0 | 0 | 0 | 0 | 0 | 0 | 0 | 0 | 0 | 0 | 0 | 0 | 0 | 0 | 0 | 0 | 0 | 0 | 0 | 0 | 0 | 0 | 0 | 0 | 0 | 1 | 0 | 0 | 0 | 0 | 0 | 1 | A | |
0 | 0 | 0 | 0 | 0 | 0 | 0 | 0 | 0 | 0 | 0 | 0 | 0 | 0 | 0 | 0 | 0 | 0 | 0 | 0 | 0 | 0 | 0 | 0 | 0 | 1 | 1 | 0 | 0 | 0 | 0 | 1 | a |
Counting above, there are 25 consecutive zeros that will be present in every text that uses Latin characters, and that’s just the first of our problems. The second is that some old systems interpret a sequence of 8 zeros [NULL
] as the end of a character, the famous \0
in C.
So UTF-8 comes in. The first thing is: if the letter has a number below 127, then you represent it exactly the same as ASCII.
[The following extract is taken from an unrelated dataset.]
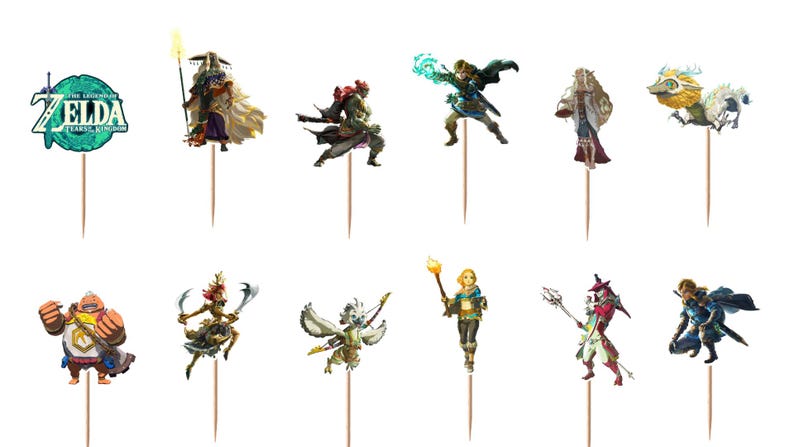 May include: A selection of cake toppers featuring characters from The Legend of Zelda: Tears of the Kingdom. The toppers show various characters in action poses, with detailed costumes and accessories. The toppers are mounted on wooden sticks.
So the first problem is solved: “A” is still 65 and fits in 8 bits. 01000001
.
And for numbers greater than 127? For that, you’ll break your binary into 2 bytes.
1 | 2 |
---|---|
110xxxxx | 10xxxxxx |
In byte 1, you have the header 110
, which means this character was broken into 2 bytes.
In byte 2, you start with the continuation header 10
. All other remaining bits you’ll fill with the number you want to represent.
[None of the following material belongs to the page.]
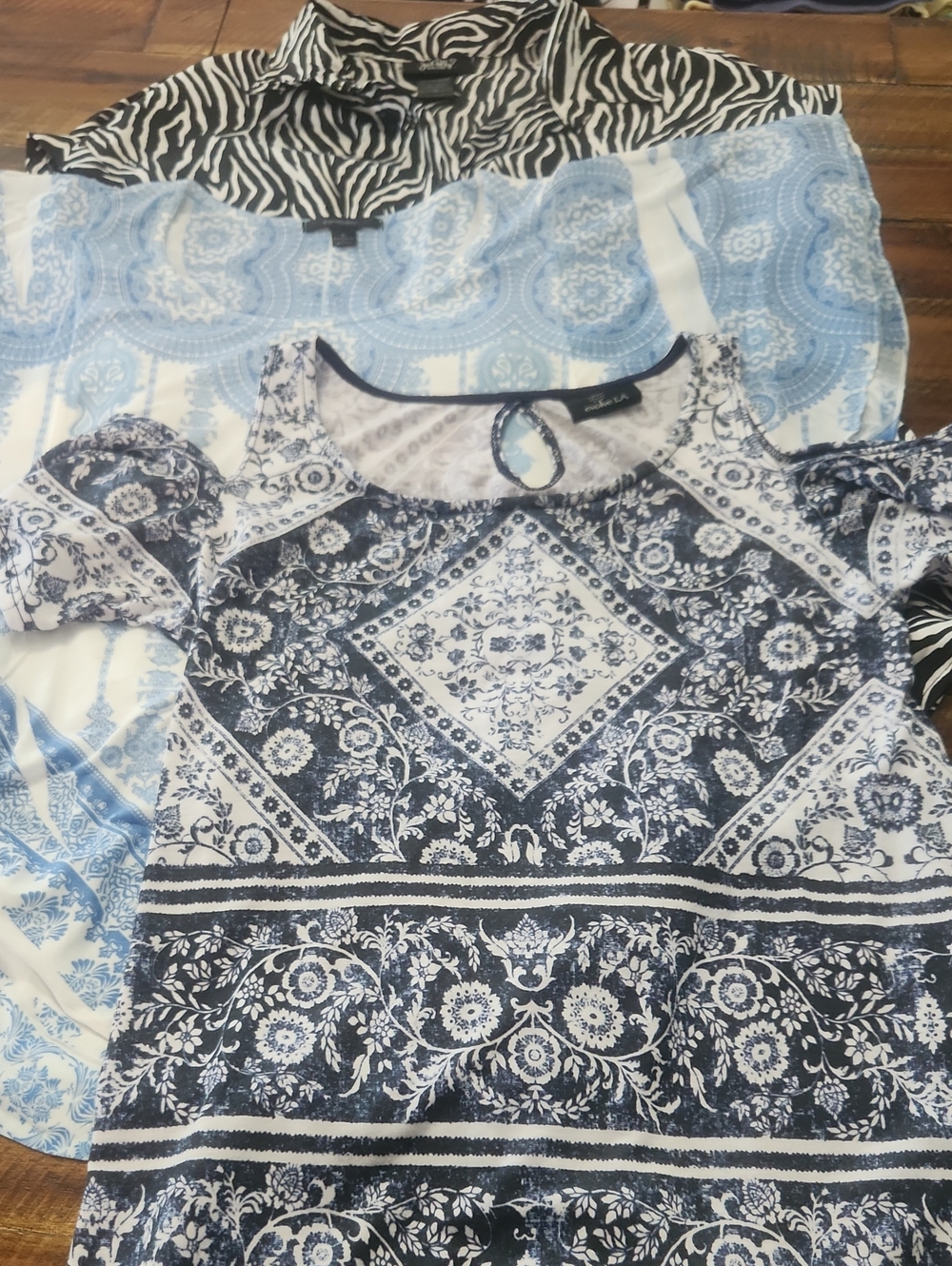 3 sized small tops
To calculate, just remove the headers, join all the bits, and the resulting number is the Unicode character. You can do this up to 4096. Beyond that? No problem! Using the header 1110
+ 2 bytes, you have 16 bits.
1 | 2 | 3 |
---|---|---|
1110xxxx | 10xxxxxx | 10xxxxxx |
Want to go further? That’s fine! The standard supports up to the header 1111110x
+ 6 continuation bytes.
Encoding UTF-8#
It’s amazing how this standard manages to deliver:
It’s compatible with previous systems;
It doesn’t waste space;
And at no point in life will there be 8 consecutive zeros in any part of any byte.
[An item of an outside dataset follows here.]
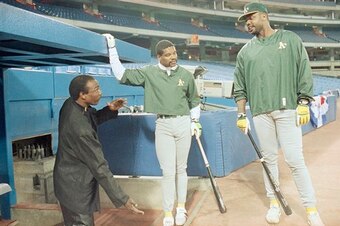 Parker, right, with A's teammate Dave Henderson and the Blue Jays' Lloyd Moseby in 1989.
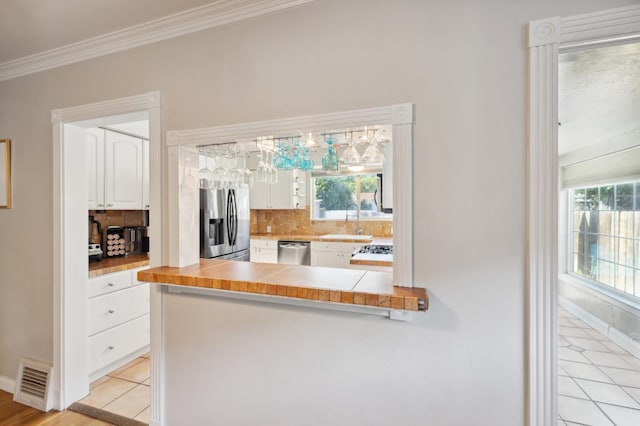 315 E Clinton Ave, Fresno, CA 93704 - kitchen featuring appliances with stainless steel finishes, a sink, white cabinets, decorative backsplash, and crown molding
Additionally, another reason that made it become the world standard today is that, to move between characters, if you don’t know where you are, you just look for the next header, you don’t need an index.
It’s been several years since UTF-8 became the standard in all internet communication, and the fact that today the average Japanese person doesn’t need to worry about mojibake anymore is because of this brilliant method of encoding text.